How to open and select a subset of images from .rec file in python?

I have a folder containing the following files: train.idx, train.rec, property, lfw.bin, cfp_fp.bin, agedb_30.bin

This folder contains face images.

I have already used ImageRecordIter in the following code.

However everytime that I print the first element of train_data I get a different image.

train_data = ImageRecordIter(
    path_imgrec = os.path.join(rec_path,'train.rec'),
    path_imgidx = os.path.join(rec_path, 'train.idx'),
    label_width = 2,

    data_shape  = (3,112,112 ),
    batch_size  = 10,
    shuffle     = False)

My questions are:

1) I do not know how data is usually stored in these types of files, e.g. which one contains labels. Any idea about these types of files?

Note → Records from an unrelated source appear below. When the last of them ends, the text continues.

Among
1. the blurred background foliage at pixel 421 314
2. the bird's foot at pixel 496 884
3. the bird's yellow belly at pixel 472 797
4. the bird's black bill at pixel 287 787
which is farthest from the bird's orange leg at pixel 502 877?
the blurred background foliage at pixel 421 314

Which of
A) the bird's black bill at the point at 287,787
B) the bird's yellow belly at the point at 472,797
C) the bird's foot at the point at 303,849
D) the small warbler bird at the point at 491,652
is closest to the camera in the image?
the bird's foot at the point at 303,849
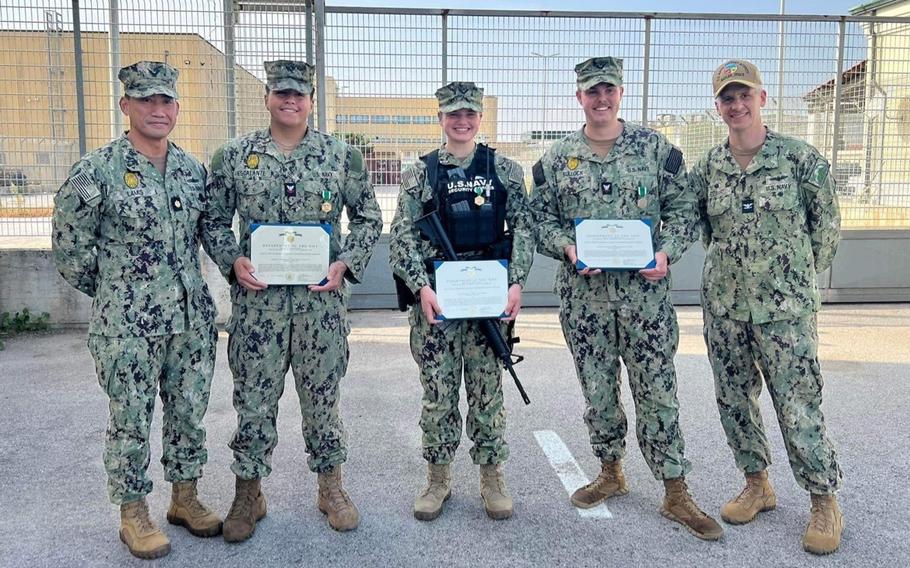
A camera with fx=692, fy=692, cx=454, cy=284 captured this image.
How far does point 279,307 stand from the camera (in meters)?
3.13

2) How can I extract a subset of data to make a sample file? Also, what would be the file format (e.g. pickle file, txt file)?

Solution

You're only using the train.rec and train.idx in the ImageRecordIter so they are the only files being used. Your labels will be stored (alongside the data) in the train.rec file. You could use MXIndexedRecordIO to extract random samples from these files. Something like:

samples = []
record = mx.recordio.MXIndexedRecordIO('tmp.idx', 'tmp.rec', 'r')
for i in range(5):
    samples.append(record.read_idx(i))

record = mx.recordio.MXIndexedRecordIO('tmp.idx', 'tmp.rec', 'w')
for i, sample in enumerate(samples):
    record.write_idx(i, sample)
record.close()